Raising business confidence in tax appeals
It was part of the tax reform code in this year's state budget, but one that many in business might have overlooked as another benefit.
The BF&R hears and decides appeals involving business and personal tax matters. It is generally the second level of appeal, following decisions by the Department of Revenue's Board of Appeals.
So what changed?
The law change makes the board more independent of state taxing authorities by taking it from six to three members — two appointed by the governor and confirmed by the Senate, plus the state treasurer. The two appointees will be full time and will serve six-year terms.

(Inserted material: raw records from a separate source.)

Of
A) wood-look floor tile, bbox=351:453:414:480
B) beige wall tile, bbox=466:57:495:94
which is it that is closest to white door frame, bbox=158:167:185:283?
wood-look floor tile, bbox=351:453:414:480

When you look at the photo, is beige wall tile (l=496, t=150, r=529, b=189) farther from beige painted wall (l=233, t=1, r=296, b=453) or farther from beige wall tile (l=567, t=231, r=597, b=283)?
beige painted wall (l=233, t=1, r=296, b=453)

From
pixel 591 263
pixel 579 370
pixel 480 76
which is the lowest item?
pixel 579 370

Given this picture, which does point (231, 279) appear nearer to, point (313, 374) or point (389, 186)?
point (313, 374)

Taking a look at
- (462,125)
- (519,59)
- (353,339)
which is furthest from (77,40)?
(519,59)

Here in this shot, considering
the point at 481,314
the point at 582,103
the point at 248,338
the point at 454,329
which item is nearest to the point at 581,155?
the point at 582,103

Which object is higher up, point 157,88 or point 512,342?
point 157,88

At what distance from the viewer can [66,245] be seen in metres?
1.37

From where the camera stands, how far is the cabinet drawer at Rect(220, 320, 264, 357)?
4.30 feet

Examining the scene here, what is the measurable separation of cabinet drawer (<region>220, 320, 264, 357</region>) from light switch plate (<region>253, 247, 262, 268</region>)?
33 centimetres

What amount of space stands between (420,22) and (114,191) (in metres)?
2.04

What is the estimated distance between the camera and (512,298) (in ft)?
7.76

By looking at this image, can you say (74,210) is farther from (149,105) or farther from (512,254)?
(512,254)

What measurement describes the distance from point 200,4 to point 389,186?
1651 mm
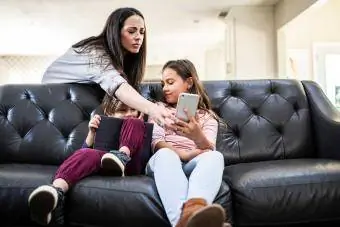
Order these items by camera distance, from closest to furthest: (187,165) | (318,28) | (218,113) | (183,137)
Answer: (187,165), (183,137), (218,113), (318,28)

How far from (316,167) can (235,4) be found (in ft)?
13.5

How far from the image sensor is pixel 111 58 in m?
1.64

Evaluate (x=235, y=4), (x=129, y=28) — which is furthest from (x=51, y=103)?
(x=235, y=4)

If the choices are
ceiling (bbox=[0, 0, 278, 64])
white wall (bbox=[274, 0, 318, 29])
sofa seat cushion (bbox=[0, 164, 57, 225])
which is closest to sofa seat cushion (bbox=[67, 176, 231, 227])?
sofa seat cushion (bbox=[0, 164, 57, 225])

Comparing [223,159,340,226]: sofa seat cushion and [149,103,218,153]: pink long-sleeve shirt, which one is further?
[149,103,218,153]: pink long-sleeve shirt

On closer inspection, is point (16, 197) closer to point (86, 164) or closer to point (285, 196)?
point (86, 164)

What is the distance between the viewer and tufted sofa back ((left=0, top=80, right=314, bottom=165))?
5.40 feet

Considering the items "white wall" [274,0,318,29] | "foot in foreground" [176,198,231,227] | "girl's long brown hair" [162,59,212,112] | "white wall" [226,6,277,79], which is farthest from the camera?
"white wall" [226,6,277,79]

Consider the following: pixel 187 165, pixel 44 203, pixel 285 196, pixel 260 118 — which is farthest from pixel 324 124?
pixel 44 203

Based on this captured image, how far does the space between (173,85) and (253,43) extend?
12.1ft

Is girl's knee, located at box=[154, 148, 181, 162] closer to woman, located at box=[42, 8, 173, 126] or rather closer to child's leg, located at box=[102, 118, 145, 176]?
child's leg, located at box=[102, 118, 145, 176]

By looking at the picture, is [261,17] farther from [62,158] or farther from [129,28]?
[62,158]

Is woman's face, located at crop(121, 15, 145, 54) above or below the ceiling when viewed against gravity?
below

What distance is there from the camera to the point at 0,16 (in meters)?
5.46
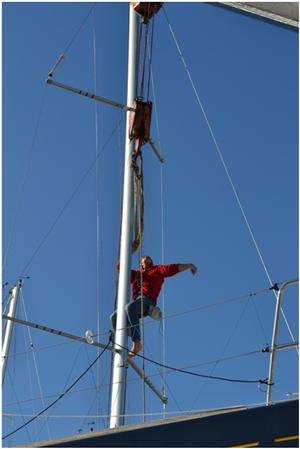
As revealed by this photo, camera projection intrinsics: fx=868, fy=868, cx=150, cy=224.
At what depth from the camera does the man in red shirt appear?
11305 mm

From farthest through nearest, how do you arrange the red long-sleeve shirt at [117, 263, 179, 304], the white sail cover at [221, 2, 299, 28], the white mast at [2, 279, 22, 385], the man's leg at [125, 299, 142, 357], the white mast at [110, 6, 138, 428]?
the white mast at [2, 279, 22, 385] < the red long-sleeve shirt at [117, 263, 179, 304] < the man's leg at [125, 299, 142, 357] < the white mast at [110, 6, 138, 428] < the white sail cover at [221, 2, 299, 28]

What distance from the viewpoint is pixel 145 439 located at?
7129 mm

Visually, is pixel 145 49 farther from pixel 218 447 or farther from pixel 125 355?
pixel 218 447

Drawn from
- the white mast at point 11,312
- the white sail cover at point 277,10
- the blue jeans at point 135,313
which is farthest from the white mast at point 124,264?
the white mast at point 11,312

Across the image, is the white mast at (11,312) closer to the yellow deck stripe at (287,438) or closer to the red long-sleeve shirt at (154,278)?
the red long-sleeve shirt at (154,278)

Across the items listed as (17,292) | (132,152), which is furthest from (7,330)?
(132,152)

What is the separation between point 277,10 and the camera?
400 inches

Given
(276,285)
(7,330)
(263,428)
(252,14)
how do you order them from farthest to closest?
(7,330)
(252,14)
(276,285)
(263,428)

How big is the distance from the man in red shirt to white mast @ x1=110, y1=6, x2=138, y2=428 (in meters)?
0.13

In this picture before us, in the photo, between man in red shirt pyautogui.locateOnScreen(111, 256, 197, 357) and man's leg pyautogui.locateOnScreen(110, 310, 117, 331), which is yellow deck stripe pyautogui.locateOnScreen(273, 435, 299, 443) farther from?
man's leg pyautogui.locateOnScreen(110, 310, 117, 331)

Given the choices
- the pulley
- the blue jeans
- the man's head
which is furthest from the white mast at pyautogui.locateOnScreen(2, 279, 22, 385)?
the pulley

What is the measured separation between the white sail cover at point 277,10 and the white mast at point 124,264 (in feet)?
11.6

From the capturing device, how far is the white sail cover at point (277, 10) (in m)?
10.1

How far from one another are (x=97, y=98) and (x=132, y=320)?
3932 mm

An appointed board member must be either a certified public accountant or lawyer and have at least 10 years of experience with state tax law.
The board had included the secretary of revenue along with the auditor general, attorney general, secretary of the commonwealth and the governor's general counsel. The presence of the revenue secretary was an essential flaw, Treasurer Rob McCord's office said, given the fact it placed that official in the position of helping to decide appeals of department actions while serving alongside other administrative officials.
Sound good so far? Wait, there's a bit more.
The law also now requires that the board publish its opinions, which will increase transparency, said Gary Tuma , a spokesman for McCord.
"It should give the taxpayer, whether that's an individual or a business, greater confidence that the appeal is going to be heard impartially rather than by a board representing the authorities," he said.
Published decisions will help companies as they weigh financial decisions, he said.
Having greater access to this board's rationale for its decisions is a big win for business and directions they might pursue moving forward. The board also has the power to settle cases upon mutual agreement of the department and the taxpayer, which it had lacked.
The Pennsylvania Chamber of Business and Industry and the Pennsylvania Institute of Certified Public Accountants were among those pushing for the legislation.
What do you think of this change? Will it help your company make better financial decisions? Did you even know this was part of the tax code bill this budget season?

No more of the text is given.